During his time in Congress, some of his prouder achievements include helping the Navajo Nation, teachers, and veterans. 

“And being a leader among Congressional Hispanic Caucus members when it comes to helping get more Latinos elected,” he said. 

Senate run and Arizona pains 

For Gallego, there are a number of issues hurting Arizonans today and it first starts with raising the minimum wage. 

“You can work your tail off making minimum wage in parts of this country and that's not enough for you to pay for an apartment,” he said. 

It is an issue that Gallego said Sinema voted against, and on the issue of regulating the price of pharmaceuticals. 

“People all over the country are paying more because people like Kyrsten Sinema, who instead of negotiating for Arizonans, negotiated for the pharmaceutical companies,” he said. 


As the son of immigrants, immigration is not just a political issue, but a personal one. This is especially true in Arizona, a border state. 

Gallego’s been on the forefront of comprehensive immigration reform, backing bills that passed in the House, but were held up in the Senate because of the filibuster — a tool that he opposes. 

“If we pass a comprehensive immigration reform bill out of the House, I'm going to make sure that it gets passed in the Senate. I'm not going to let some old rule stop it,” Gallego said. 

He has also supported funding to secure the border and ports of entry, and secured increased resources for border communities.

“We passed three immigration bills out of the house and Sinema, because she’s more interested in preserving the filibuster than in saving people's lives, upheld the filibuster and did not pass immigration reform,” Gallego said. 

He added that political leadership is also missing from the Arizona Senator. 

“If it wasn't for her, we would have immigration reform and millions of Latinos would be able to come out of the shadows,” he added. 


Arizona currently allows abortion up until the 15-week mark and Gallego defends the right to choose following the overturn of Roe v.

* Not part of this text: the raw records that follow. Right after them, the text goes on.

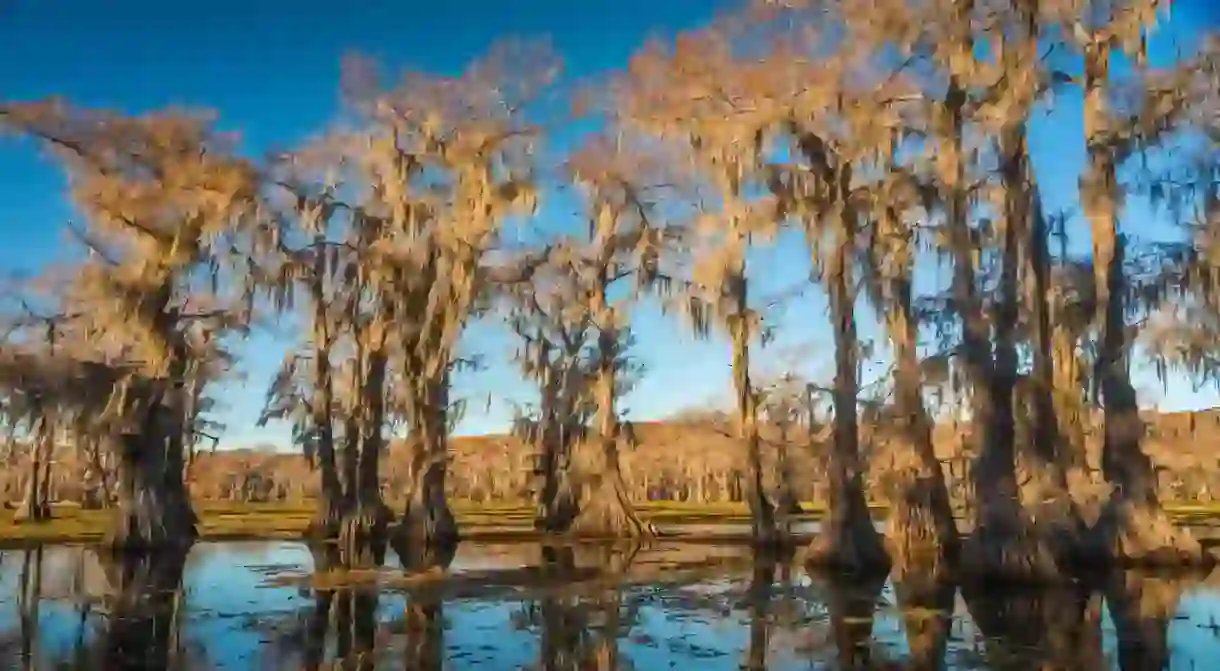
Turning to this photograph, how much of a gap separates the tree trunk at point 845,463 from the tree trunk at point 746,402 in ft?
19.9

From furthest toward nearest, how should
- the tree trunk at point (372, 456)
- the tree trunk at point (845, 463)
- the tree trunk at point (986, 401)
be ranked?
1. the tree trunk at point (372, 456)
2. the tree trunk at point (845, 463)
3. the tree trunk at point (986, 401)

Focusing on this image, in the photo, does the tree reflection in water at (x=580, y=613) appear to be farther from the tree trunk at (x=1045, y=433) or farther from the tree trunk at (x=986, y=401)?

Wade. He’s voted for legislation to guarantee the legal right to travel across state lines to get an abortion and supported access to contraception.

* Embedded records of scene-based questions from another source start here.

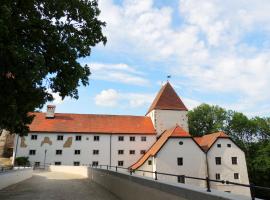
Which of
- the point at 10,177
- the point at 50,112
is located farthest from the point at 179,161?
the point at 10,177

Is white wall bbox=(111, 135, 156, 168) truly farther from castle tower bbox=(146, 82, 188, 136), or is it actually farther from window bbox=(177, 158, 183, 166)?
window bbox=(177, 158, 183, 166)

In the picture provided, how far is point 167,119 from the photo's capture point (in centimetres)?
5534

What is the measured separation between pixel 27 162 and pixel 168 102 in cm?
3023

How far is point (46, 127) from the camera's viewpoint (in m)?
50.8

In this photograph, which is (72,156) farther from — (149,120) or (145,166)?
(149,120)

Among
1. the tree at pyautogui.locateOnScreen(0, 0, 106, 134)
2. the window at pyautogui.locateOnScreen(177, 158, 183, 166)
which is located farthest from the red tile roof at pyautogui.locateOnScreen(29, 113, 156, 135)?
the tree at pyautogui.locateOnScreen(0, 0, 106, 134)

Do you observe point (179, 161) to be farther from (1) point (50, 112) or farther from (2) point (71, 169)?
(1) point (50, 112)

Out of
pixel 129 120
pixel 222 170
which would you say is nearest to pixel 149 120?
pixel 129 120

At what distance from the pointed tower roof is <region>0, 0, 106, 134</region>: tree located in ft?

In Congress, he’s co-sponsored the Women’s Health Protection Act and the My Body, My Data Act, that protect women’s health care providers and sensitive medical data. 

“We have the vote to protect Roe v. Wade, and to pass a national status so it actually would be illegal for you to ban abortion,” he said. 

U.S. Rep. Ruben Gallego
Gallego has also never been shy about sharing his opinions on social media, where he has developed a following. Photo: Getty Images.

If elected, he said he’d continue the fight for women’s reproductive rights, starting by waiving the filibuster to codify federal protection for Roe v. Wade, unlike his opponent. 

“If you don't have the political courage of Kyrsten Sinema to actually do it, that's why there's some people that are going to be hurt because of her stances,” Gallego said. 

Inflation and the economy 

High inflation has also hurt Arizona’s small businesses and working families and stems from a variety of reasons, and was exacerbated by corporations price gouging Americans on basic necessities. 

For Arizona, Gallego points to housing institutions as being the biggest cause. 

“That's been the biggest drag on it, our gas prices have gone down,” he said. “Our energy prices are pretty stable. Eggs are a big inflationary cost right now in Arizona.”

Gallego suggests the solution for families is for them to have the ability to get a child tax credit. They had one for six months and proved to help. He argues that it should come back. 

He’s also helped pass the Inflation Reduction Act and invested in clean energy as well as fought corporate price gouging with the Lower Food and Fuel Costs Act, a package of bipartisan bills. 

In him, Gallego said Arizona voters will get a Senator who remembers who they are and where they came from – saying the state deserves better. 

U.S. Rep. Ruben Gallego
Ruben Gallego has been a familiar face in U.S. Congress for the last nine years. Now, he wants to take it to another level. Photo courtesy of the Campaign for Ruben Gallego.

“They deserve someone that's been thinking about them all the time and their kids and not think about the powerful and the rich,” Gallego said. 

Sinema’s seat is up in 2024. She has yet to indicate if she will run for re-election.